- **Exercise objective**
Find the string "marking" in the records and copy each line where it occurs.

Stored items from a collection
Start of Block

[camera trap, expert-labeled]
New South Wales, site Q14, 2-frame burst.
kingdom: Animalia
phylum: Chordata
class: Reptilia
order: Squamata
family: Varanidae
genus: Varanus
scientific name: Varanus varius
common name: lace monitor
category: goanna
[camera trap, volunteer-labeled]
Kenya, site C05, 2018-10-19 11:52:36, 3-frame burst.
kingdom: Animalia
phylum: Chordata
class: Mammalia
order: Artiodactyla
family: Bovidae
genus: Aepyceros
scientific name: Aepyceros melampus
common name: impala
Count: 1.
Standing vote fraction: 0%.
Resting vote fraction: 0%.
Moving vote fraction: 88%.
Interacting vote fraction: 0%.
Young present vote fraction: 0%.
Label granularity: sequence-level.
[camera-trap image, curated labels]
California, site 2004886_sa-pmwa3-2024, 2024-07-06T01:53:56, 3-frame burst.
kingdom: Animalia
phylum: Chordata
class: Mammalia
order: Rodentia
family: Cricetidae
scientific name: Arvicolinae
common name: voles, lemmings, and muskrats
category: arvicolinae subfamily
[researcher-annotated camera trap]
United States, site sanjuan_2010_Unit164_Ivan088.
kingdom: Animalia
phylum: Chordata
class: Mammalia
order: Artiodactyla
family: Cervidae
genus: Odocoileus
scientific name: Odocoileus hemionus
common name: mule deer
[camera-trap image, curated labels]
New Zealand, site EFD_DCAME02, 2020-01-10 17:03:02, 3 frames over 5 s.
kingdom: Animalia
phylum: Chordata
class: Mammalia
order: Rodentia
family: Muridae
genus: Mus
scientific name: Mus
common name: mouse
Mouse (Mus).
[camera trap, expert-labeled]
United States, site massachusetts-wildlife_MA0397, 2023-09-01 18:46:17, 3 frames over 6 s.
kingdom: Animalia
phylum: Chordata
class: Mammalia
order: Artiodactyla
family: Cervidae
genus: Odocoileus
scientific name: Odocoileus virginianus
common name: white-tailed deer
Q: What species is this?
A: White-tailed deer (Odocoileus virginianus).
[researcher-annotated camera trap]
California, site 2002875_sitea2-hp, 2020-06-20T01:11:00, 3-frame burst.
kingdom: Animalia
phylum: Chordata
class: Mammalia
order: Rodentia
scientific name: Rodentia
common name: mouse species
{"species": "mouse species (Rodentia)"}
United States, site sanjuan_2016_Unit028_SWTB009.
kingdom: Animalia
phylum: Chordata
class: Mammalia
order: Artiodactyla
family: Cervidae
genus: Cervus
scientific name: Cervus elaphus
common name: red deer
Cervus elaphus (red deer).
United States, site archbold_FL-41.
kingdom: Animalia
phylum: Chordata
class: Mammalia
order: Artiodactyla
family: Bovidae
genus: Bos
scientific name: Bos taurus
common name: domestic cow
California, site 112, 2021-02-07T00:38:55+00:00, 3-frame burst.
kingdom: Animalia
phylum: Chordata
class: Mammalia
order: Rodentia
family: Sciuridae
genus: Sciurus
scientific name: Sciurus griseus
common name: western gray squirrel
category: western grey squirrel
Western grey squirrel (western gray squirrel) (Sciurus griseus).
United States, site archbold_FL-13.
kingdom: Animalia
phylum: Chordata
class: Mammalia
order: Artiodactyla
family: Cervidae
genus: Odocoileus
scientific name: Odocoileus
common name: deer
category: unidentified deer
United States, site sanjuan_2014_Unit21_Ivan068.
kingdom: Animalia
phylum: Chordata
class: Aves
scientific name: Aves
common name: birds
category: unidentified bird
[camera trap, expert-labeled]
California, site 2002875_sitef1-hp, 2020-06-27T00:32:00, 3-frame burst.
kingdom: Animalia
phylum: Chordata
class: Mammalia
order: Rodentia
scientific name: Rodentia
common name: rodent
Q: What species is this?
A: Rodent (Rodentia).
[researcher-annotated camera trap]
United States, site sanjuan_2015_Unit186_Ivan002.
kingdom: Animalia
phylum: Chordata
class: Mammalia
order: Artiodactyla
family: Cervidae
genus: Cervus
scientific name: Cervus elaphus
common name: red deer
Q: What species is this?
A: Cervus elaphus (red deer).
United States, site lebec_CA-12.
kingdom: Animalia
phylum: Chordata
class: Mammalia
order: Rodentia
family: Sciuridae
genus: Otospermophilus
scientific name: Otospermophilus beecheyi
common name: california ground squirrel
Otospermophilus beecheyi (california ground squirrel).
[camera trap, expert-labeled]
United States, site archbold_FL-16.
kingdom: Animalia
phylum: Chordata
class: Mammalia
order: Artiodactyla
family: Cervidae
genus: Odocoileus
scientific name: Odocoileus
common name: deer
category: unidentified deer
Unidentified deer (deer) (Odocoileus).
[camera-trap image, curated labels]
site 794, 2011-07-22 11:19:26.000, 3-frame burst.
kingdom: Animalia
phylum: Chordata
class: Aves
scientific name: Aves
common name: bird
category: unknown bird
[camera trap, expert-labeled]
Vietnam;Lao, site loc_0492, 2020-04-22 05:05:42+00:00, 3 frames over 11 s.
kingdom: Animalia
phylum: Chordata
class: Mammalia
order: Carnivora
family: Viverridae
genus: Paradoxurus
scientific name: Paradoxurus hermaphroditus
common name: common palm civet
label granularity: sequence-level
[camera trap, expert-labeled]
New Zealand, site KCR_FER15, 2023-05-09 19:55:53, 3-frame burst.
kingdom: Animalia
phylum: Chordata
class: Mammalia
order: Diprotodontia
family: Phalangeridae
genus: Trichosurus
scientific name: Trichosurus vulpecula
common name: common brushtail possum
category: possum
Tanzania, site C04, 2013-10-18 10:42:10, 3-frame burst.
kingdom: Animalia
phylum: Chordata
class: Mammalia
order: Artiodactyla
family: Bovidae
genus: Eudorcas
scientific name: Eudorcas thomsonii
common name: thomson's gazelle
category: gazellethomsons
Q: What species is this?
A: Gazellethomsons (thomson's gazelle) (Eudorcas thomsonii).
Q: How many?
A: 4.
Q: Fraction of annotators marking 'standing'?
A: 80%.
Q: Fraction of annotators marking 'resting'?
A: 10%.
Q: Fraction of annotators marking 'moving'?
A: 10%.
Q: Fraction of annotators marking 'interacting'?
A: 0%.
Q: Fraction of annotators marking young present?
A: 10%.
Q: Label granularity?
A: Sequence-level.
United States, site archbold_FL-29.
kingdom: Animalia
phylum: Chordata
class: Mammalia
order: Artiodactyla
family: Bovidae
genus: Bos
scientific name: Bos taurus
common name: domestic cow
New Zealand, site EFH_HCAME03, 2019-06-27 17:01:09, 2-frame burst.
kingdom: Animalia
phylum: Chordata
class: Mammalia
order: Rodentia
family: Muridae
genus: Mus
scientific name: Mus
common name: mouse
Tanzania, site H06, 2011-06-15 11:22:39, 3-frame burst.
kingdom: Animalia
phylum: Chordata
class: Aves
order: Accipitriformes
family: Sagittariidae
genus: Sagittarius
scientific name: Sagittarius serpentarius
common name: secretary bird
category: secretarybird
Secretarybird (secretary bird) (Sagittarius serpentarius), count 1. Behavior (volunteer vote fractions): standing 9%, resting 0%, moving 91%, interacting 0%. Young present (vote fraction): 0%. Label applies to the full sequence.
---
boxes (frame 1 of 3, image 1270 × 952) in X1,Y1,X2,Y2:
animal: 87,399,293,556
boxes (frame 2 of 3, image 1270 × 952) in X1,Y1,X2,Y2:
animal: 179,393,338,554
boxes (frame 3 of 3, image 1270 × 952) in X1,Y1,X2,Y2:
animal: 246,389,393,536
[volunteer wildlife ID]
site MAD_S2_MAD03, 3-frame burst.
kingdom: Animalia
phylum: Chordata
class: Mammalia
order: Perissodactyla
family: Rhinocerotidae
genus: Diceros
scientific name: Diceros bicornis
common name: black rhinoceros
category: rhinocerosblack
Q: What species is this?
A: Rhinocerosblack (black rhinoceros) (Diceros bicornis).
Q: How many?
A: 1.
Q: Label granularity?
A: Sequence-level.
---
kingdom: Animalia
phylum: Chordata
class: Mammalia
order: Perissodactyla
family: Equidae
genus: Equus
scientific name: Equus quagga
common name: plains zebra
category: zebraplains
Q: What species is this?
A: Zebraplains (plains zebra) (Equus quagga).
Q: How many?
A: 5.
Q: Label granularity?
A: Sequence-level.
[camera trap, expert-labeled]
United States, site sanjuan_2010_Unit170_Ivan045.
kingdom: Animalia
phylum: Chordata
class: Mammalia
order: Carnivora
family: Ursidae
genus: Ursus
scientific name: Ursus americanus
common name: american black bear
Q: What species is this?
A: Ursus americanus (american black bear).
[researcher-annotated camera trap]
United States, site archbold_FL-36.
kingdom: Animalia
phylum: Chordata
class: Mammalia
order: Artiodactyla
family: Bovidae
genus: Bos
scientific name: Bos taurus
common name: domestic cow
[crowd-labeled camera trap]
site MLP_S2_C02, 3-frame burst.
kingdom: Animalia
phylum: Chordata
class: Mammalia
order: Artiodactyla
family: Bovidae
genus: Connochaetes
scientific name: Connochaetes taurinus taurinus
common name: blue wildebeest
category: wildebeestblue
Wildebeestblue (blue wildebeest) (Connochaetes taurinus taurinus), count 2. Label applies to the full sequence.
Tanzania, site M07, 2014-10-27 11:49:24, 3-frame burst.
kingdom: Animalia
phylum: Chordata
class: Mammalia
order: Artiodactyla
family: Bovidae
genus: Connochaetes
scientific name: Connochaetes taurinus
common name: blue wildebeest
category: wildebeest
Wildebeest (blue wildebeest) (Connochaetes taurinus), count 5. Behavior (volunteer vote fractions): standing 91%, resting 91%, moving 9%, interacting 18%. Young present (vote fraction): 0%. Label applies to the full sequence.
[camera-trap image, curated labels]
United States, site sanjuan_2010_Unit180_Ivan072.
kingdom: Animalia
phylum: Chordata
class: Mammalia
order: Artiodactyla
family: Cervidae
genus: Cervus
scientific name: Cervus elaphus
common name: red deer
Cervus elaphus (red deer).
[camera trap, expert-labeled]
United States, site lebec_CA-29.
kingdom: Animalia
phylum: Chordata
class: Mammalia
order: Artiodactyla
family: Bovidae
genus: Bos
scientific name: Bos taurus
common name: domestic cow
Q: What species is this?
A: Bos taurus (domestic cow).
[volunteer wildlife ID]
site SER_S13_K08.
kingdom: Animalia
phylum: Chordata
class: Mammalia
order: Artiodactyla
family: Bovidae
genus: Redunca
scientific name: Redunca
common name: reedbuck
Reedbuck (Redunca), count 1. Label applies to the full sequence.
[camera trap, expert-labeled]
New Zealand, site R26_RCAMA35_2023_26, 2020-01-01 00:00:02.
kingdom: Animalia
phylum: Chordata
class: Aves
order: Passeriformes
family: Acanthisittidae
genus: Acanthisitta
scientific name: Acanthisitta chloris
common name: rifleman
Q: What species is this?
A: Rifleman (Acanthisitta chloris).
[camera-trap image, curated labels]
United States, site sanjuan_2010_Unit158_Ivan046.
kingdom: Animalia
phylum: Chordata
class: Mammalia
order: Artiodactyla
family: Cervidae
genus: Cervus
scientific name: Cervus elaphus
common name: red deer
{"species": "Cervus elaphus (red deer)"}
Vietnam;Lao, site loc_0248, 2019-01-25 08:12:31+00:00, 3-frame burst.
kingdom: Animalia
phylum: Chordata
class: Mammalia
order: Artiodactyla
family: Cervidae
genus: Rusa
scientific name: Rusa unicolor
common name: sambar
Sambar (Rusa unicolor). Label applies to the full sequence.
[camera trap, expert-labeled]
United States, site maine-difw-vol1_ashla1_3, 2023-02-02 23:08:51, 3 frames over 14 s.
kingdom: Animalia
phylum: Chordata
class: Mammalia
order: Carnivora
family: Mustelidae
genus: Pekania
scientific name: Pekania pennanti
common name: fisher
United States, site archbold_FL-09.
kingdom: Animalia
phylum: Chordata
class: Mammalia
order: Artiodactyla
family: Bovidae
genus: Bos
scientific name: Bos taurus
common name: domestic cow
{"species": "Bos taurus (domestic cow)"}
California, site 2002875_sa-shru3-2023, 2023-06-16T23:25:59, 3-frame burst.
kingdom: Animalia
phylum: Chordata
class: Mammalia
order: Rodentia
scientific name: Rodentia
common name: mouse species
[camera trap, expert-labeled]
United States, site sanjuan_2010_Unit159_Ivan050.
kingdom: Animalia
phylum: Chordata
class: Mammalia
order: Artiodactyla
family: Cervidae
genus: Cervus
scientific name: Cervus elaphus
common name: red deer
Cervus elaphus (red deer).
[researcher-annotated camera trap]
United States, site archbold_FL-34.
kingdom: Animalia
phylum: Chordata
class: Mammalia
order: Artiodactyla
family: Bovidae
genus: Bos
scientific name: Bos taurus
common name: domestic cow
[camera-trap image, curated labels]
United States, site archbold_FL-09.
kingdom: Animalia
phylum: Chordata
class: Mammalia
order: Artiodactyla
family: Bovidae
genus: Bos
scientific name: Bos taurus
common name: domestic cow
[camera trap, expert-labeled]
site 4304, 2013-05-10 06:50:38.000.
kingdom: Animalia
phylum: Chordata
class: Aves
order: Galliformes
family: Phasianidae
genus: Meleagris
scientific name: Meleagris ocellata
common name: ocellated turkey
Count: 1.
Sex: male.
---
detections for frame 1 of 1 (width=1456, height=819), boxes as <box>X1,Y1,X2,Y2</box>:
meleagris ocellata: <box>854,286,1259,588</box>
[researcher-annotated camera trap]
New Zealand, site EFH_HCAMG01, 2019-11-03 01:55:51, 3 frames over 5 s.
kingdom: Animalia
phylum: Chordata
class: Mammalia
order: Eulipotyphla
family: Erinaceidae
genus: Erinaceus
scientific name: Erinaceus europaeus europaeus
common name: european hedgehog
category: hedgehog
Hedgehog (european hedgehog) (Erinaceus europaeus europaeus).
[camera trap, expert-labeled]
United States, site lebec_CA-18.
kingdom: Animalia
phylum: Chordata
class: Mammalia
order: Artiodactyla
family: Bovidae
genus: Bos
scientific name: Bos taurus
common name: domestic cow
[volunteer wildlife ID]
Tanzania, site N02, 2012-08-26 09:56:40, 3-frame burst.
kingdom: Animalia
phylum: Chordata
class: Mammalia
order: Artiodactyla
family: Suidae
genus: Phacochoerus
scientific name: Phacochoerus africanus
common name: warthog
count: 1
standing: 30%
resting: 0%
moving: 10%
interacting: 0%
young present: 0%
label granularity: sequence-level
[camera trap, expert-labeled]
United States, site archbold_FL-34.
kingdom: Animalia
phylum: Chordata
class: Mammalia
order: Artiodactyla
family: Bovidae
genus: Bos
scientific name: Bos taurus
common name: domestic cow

End of Block

- **Solution for this problem**
Q: Fraction of annotators marking 'standing'?
Q: Fraction of annotators marking 'resting'?
Q: Fraction of annotators marking 'moving'?
Q: Fraction of annotators marking 'interacting'?
Q: Fraction of annotators marking young present?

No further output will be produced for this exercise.